Prompt
Find each line in the records below that contains the word "furthest", and copy those lines out in full.

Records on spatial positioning
============

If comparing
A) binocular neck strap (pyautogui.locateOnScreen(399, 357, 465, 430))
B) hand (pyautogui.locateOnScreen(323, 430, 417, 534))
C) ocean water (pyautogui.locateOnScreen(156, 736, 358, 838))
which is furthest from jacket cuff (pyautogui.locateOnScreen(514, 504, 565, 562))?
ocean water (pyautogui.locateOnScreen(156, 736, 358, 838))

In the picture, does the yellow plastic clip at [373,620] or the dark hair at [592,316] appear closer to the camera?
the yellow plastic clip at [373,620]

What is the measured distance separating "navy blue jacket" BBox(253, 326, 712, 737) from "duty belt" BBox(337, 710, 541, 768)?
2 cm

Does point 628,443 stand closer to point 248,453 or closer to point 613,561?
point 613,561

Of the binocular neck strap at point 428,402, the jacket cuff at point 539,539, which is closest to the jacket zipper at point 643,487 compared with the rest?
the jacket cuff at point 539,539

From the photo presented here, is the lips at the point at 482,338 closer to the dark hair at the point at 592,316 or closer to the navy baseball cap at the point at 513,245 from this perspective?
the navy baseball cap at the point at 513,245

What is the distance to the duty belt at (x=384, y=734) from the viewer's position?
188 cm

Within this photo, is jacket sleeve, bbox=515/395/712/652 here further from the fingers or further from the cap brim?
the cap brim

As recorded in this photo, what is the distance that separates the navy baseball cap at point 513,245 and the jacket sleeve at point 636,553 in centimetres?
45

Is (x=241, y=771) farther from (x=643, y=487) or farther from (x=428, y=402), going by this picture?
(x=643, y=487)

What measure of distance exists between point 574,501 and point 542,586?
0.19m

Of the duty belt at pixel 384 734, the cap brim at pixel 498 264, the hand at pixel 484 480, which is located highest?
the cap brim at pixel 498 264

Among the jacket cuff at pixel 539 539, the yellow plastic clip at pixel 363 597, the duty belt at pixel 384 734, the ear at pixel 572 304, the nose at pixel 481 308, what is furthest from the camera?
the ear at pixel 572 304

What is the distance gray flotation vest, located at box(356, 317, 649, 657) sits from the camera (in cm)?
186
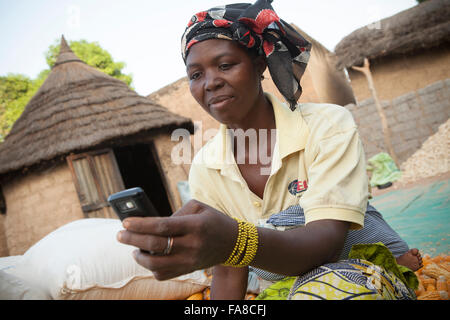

============

The answer
which is furthest from jacket cuff (pyautogui.locateOnScreen(514, 504, 565, 562))?
Among the jacket cuff at pixel 539 539, the yellow plastic clip at pixel 363 597, the duty belt at pixel 384 734, the ear at pixel 572 304, the nose at pixel 481 308, what is furthest from the camera?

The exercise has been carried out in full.